Supplied material:
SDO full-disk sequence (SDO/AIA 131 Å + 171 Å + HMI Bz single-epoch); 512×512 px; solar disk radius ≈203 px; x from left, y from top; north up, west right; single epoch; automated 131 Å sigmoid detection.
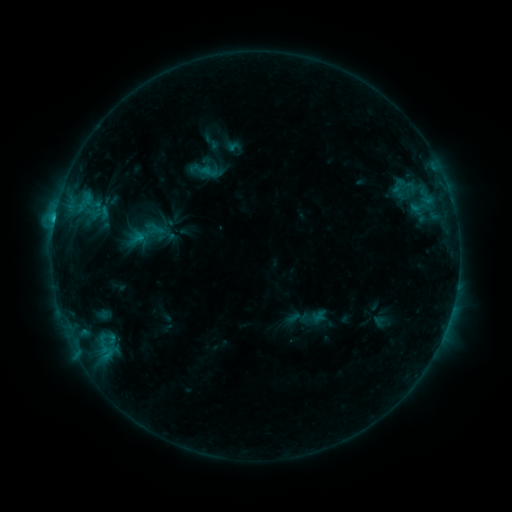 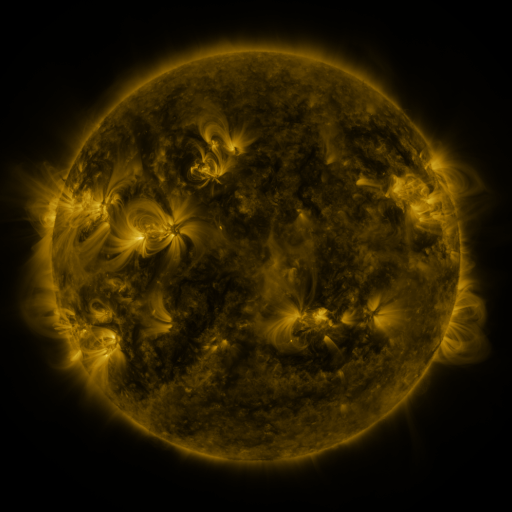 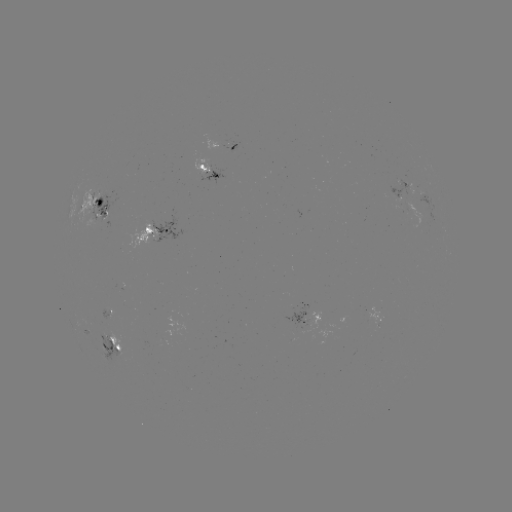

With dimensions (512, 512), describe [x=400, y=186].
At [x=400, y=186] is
* * *
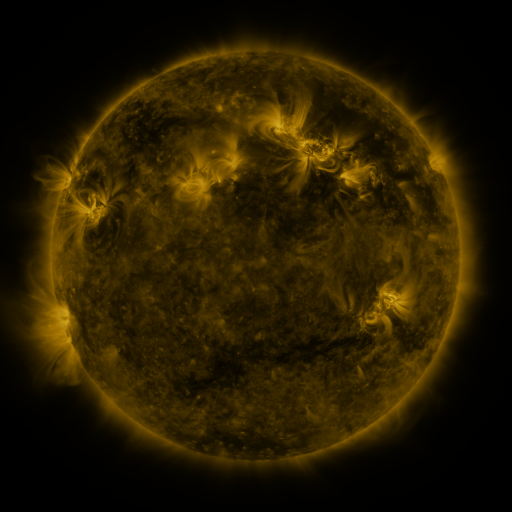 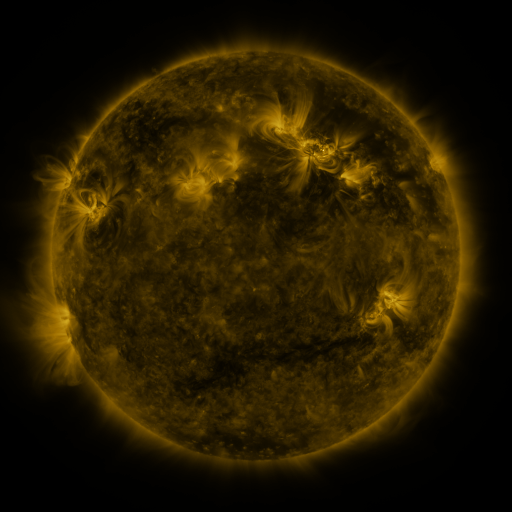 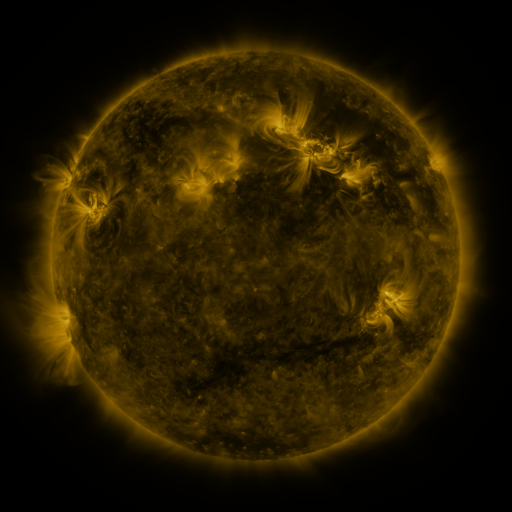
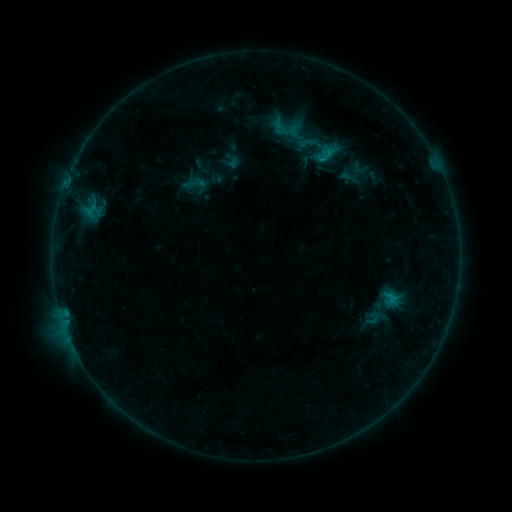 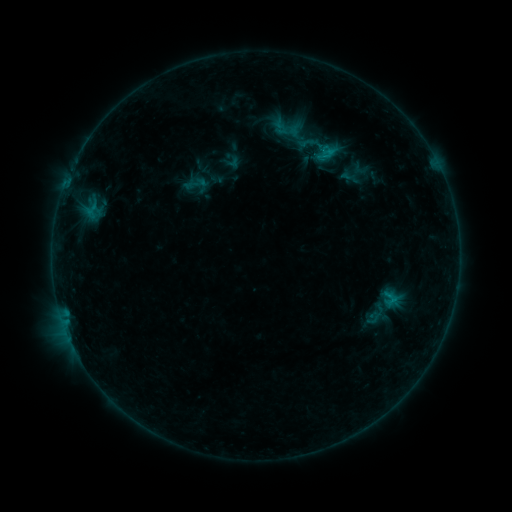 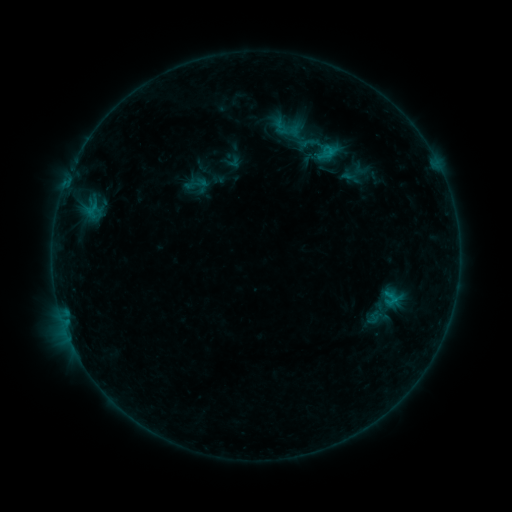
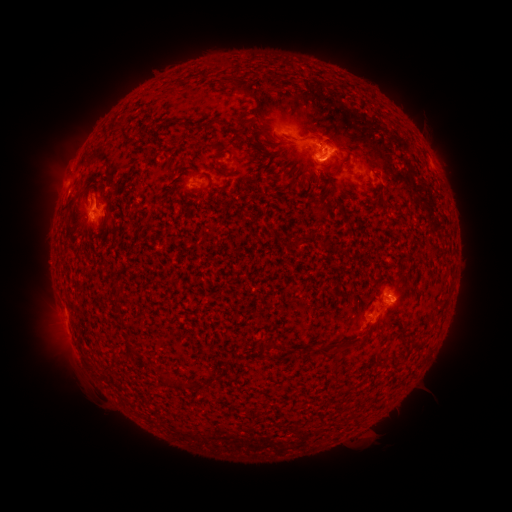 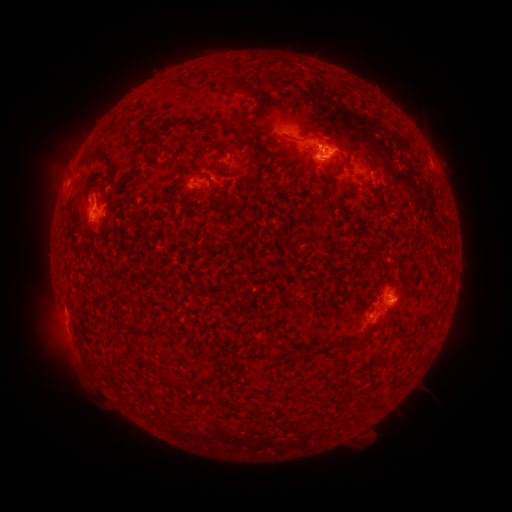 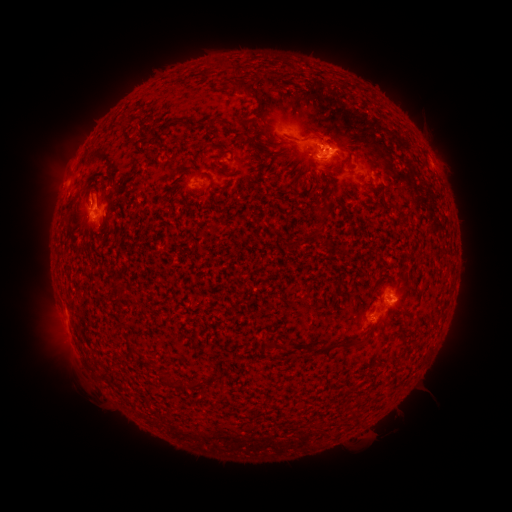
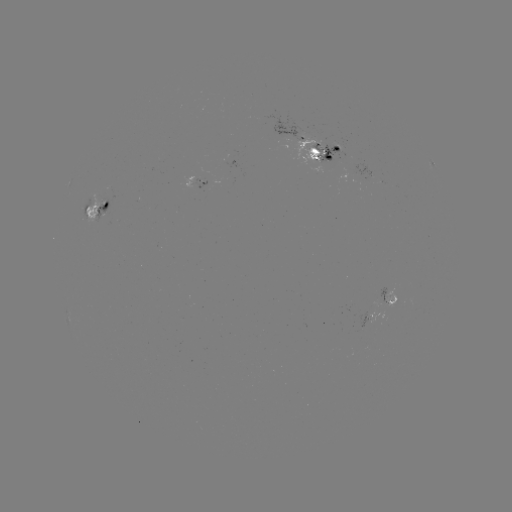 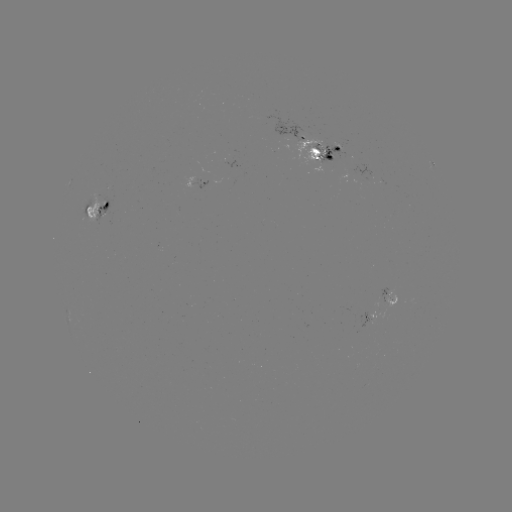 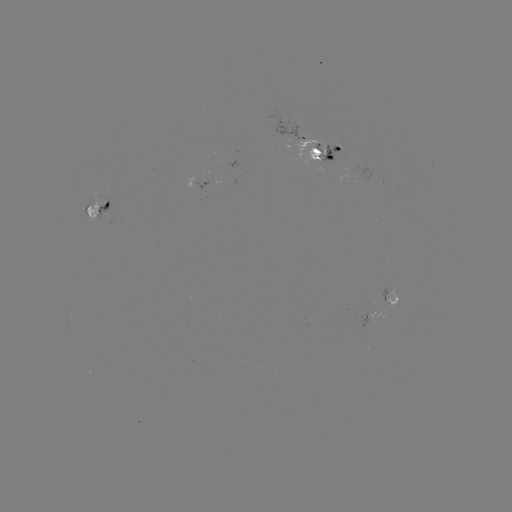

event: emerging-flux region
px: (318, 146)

Task description:
Print, exactly and with no pictures, the lines of the listing above starting at the one that has "SDO full-disk sequence" and ending at the one that has "At [x=400, y=186] is", both included.

Written response:
SDO full-disk sequence (SDO/AIA 131 Å + 171 Å + HMI Bz single-epoch); 512×512 px; solar disk radius ≈203 px; x from left, y from top; north up, west right; single epoch; automated 131 Å sigmoid detection.

With dimensions (512, 512), describe [x=400, y=186].
At [x=400, y=186] is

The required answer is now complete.